Câncer de Mama e Ovário BRCA1 e BRCA2

Código: BRCA1

Resultado: 75 a 110 dia(s)

Coleta: Não é necessário jejum.

É recomendado o envio do Pedido Médico, Questionário com a história clínica do paciente e, caso a tenha, cópia do estudo molecular familiar no qual tenha sido detectada a mutação.

Interpretação:

BRCA1 e BRCA2 são genes humanos que codificam proteínas supressoras tumorais. Essas proteínas são responsáveis pela reparação no DNA, desempenhando um papel importante na manutenção da estabilidade do material genético das células. Quando esses genes são mutados ou alterados, as proteínas supressoras não são produzidas ou perdem sua função, e desse modo não há reparo adequado do DNA. O resultado disso é uma propensão maior ao desenvolvimento de alterações genéticas que podem levar ao câncer.
Mutações específicas herdadas no BRCA1 e BRCA2 aumenta o risco de câncer de mama e ovário, em mulheres, e estão associados ao aumento de vários outros tipos de câncer. Juntas, mutações no BRCA1 e BRCA2 são responsáveis entre 20 a 25% dos casos de câncer de mama hereditário e entre 5 a 10% de todos os casos da doença. Essas mutações também são responsáveis por 15% de todos os casos de câncer de ovário. Nos homens, as mutações respondem por um pequeno aumento nas chances de desenvolver outros tumores, como câncer de próstata e intestino. Caso o indivíduo apresente história familial compatível, deverá ser realizado o estudo completo dos genes BRCA 1 e 2.
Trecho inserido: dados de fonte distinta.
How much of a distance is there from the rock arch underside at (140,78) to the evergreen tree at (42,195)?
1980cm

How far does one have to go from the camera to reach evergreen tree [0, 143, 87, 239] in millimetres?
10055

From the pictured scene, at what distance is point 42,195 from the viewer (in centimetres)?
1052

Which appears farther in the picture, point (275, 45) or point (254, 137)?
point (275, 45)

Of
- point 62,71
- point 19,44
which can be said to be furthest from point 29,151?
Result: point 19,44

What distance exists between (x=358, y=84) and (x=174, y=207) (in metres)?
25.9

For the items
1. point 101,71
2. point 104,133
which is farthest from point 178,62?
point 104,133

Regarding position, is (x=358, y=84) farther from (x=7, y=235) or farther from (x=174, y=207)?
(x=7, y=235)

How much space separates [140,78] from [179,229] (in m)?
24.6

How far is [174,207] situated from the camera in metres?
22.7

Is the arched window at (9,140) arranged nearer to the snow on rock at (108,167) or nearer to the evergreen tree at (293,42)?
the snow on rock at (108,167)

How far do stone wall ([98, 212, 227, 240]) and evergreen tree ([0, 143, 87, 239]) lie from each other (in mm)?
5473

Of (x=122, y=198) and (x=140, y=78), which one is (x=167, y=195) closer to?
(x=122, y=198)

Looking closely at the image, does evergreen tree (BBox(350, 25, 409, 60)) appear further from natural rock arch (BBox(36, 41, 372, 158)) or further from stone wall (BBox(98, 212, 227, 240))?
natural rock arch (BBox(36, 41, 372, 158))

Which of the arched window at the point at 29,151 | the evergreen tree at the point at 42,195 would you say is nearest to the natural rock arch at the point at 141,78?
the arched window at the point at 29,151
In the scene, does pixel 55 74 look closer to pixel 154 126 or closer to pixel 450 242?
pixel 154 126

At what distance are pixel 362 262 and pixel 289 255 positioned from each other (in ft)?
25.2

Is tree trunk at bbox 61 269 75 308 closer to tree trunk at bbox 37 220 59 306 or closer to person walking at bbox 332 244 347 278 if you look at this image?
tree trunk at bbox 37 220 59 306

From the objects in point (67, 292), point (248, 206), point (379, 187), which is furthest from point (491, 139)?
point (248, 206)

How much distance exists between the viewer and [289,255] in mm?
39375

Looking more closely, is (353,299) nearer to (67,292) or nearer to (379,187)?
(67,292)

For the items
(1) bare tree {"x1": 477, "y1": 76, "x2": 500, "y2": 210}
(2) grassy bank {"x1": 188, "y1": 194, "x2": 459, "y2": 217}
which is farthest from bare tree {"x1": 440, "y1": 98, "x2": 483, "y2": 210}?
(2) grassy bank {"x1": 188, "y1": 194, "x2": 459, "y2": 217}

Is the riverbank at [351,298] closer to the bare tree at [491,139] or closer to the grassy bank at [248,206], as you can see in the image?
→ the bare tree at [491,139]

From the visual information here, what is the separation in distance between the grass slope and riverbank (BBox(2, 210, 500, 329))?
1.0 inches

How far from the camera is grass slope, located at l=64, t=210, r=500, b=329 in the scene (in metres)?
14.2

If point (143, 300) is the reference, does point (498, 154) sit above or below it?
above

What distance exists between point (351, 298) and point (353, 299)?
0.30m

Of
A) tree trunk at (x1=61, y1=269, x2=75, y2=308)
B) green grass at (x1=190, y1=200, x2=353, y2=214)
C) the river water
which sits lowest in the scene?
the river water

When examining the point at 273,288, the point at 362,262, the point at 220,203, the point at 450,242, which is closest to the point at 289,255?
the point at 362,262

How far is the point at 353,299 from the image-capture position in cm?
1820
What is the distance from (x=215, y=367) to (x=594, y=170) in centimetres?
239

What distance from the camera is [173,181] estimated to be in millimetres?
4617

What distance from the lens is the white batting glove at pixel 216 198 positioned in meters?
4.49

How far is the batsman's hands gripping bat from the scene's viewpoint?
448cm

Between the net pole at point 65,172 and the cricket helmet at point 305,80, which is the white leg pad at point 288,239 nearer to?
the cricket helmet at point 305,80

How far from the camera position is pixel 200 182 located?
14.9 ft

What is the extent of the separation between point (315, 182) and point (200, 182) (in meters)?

Há ainda a possibilidade de realização de Screening para 3 mutações 185delAG, 5382insC e 6174delT – genes BRCA1 e BRCA 2 (em um exame mais detalhado), ou através da Realização de Pesquisa de Painel Genético (genes ATM, BARD1, BRCA1, BRCA2, BRIP1, CDH1, CHEK2, EPCAM, FANCA, FANCC, FANCD2, FANCE, FANCF, FANCG, MEN1, MLH1, MRE11A, MSH2, MSH3, MSH6, NBN, PALB2, PMS1, PMS2, PTCH1, PTEN, RAD50, RAD51C, STK11, TP53)

Cerca de 10% dos casos de câncer de mama e ovário são devido a mutações nos genes BRCA 1 e BRCA 2. Mais de 150 mutações distintas, distribuídas ao longo desses genes foram caracterizadas e associadas ao desenvolvimento desses tumores. Em judeus Ashkenazi, cujos ancestrais são originários da Europa Central e Oriental, três mutações (185delAG, 5382insC e 6174delT) são muito prevalentes, estando presentes em cerca de 1 a 2,5% dos indivíduos. A presença de qualquer uma dessas mutações (mesmo em forma heterozigota) determina nas mulheres um risco bem maior de desenvolvimento de câncer de mama ou de ovário em relação a população geral. Nos homens, as mutações respondem por um pequeno aumento nas chances de desenvolver outros tumores, como câncer de próstata e intestino. Como existem várias outras mutações associadas ao câncer familial de mama, a  ausência dessas três mutações não exclui o diagnóstico da Síndrome familial de câncer de mama/ovário. Caso o indivíduo apresente história familial compatível, deverá ser realizado o estudo completo dos genes BRCA 1 e 2. BRCA1 – 185 delAG – Esta mutação consiste na deleção de dois pares de bases na posição 185 do gene BRCA 1. A mutação é dominante. Pessoas com os genótipos (wt/mut) ou (mut/mut) possuem um alto risco de desenvolver câncer de mama, além da possibilidade de transmitir a mutação para os filhos.

BRCA1 – 5382 insC – Esta mutação consiste na inserção de uma base na posição 5382 do gene BRCA 1. A mutação é dominante. Pessoas com os genótipos (wt/mut) ou (mut/mut) possuem um alto risco de desenvolver câncer de mama, além da possibilidade de transmitir a mutação para os filhos.

BRCA 2 – 6174 delT – Esta mutação consiste na deleção de uma base na posição 6174 do gene BRCA2. A mutação é dominante. Pessoas com os genótipos (wt/mut) ou (mut/mut) possuem um alto risco de desenvolver câncer de mama, além da possibilidade de transmitir a mutação para os filhos.